(Data section):

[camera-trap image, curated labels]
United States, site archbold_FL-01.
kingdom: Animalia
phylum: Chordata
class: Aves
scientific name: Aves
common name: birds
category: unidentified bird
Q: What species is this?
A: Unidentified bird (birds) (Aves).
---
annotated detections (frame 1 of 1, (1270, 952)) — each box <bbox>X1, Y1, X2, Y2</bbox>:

(What the task requires):
All lines from the one containing "category: unidentified bird" to the end of the records, both ends included, should be printed exactly and on their own.

(Answer to this exercise):
category: unidentified bird
Q: What species is this?
A: Unidentified bird (birds) (Aves).
---
annotated detections (frame 1 of 1, (1270, 952)) — each box <bbox>X1, Y1, X2, Y2</bbox>:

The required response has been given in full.